It took me a day to catch up with this, but Thursday's Washington Post carried a long reconstruction of just what happened that horrific first week inside the New Orleans Convention Center. One telling detail: early on, the Center's liquor storage locker was opened, and
"They took so much, they couldn't drink it all," said George Lancie, manager of the center's food-service company.
And, despite the widespread impression that there was no presence of police or military at the Center, the Post reports:
By Tuesday night, a contingent of at least 250 Louisiana National Guard troops was hunkered down in Hall A, off Julia Street at the northern end of the building.

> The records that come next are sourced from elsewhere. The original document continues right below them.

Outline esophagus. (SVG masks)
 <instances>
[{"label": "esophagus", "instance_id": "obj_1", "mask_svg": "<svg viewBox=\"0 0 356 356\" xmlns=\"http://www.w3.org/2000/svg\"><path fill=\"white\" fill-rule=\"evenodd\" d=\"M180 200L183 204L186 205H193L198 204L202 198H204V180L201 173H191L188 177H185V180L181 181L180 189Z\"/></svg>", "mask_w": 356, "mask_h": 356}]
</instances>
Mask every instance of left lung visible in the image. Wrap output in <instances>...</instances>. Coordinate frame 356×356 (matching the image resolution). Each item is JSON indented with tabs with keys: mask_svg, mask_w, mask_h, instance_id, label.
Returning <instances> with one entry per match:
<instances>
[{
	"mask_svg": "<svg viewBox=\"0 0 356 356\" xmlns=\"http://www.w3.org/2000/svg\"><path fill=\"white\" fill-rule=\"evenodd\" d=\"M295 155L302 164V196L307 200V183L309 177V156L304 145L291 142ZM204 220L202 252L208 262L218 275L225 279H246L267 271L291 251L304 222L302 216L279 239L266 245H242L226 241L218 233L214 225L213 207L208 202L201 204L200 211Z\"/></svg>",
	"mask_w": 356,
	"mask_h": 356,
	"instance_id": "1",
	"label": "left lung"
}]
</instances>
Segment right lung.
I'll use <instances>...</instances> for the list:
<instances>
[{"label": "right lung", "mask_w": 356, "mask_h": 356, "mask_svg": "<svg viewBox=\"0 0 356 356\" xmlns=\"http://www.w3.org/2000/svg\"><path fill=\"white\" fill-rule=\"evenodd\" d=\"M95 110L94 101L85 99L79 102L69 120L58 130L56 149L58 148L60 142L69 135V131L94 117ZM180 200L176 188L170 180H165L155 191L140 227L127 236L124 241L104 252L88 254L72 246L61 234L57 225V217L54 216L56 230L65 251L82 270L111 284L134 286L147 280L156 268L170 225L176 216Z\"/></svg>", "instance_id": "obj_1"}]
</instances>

The armed troops, from at least two engineering battalions -- the 769th and 527th -- had been assigned to set up a base at the center to prepare for debris removal and road clearing, as well as rescue and security. But they had enough food and water only for themselves and had no immediate orders to provide assistance or security for the thousands of evacuees in their midst, according to interviews with a dozen enlisted soldiers and officers.
Instead, as the danger level grew, they felt they must first protect themselves.
"There was way too many of them and way too few of us," said Master Sgt. Chad Anderson, 37. "Since we couldn't help them, it was best to avoid them. They had a mob, crazy mentality."
Whenever the soldiers left the center on missions, they drove west on Julia Street and away from the throngs of people begging for food and water along Convention Center Boulevard. "When they saw the soldiers, they'd think, 'That's food,' " said Sgt. Karla Spillers, 26. "We didn't have any for them. We had to feed our own people."
Spillers said she felt pain at the knowledge that teenage girls were wandering around the center, alone, knowing they were possible prey.
"There were prisoners, mobsters, gangs" in there, she said.
Almost as soon as they arrived, Guard commanders became concerned enough about the safety of their troops that they ordered more weapons and ammunition. On Wednesday night, there was kicking and banging on the doors to Hall A, where the guardsmen were. "They were trying to break the doors and get us," said Anderson. "They knew we were there."
"About 9 that night, we started barricading the doors," said Staff Sgt. Bryan Lowery, a supply sergeant with the 527th battalion.
Guardsmen parked at least three dump trucks next to the doors to block them, and Lowery began dispensing weapons and ammunition.
"It scared me," Spillers recalled. "Everyone went to get their weapons from the backs of the trucks."
That night, Guard commanders figured the convention center was untenable as a staging base. And they, too, left the center despite what Fore said were his pleas to stay.
"We were told they couldn't help us unless the order came down from the top, from a lot of people," Fore said. "The only time they partnered with us was when there were gunshots in the area where they were actually staying. They protected themselves."
Maj. Keith Waddell, commander of the 769th Engineer Battalion, said his unit was never asked to quell the violence at the convention center. "The idea of helping with the convention center never came up," he said. "We were just preparing ourselves for the next mission."
Waddell said he believes that, if so ordered, the Louisiana Guard forces present would have been adequate to get the center under control.
"I feel confident we could have controlled it, with the numbers we had," Waddell said.
But senior commanders indicated they had ruled out that possibility. Col. Stephen C. Dabadie, chief of staff of the Louisiana National Guard, said the engineer units were "not designed to secure the convention center."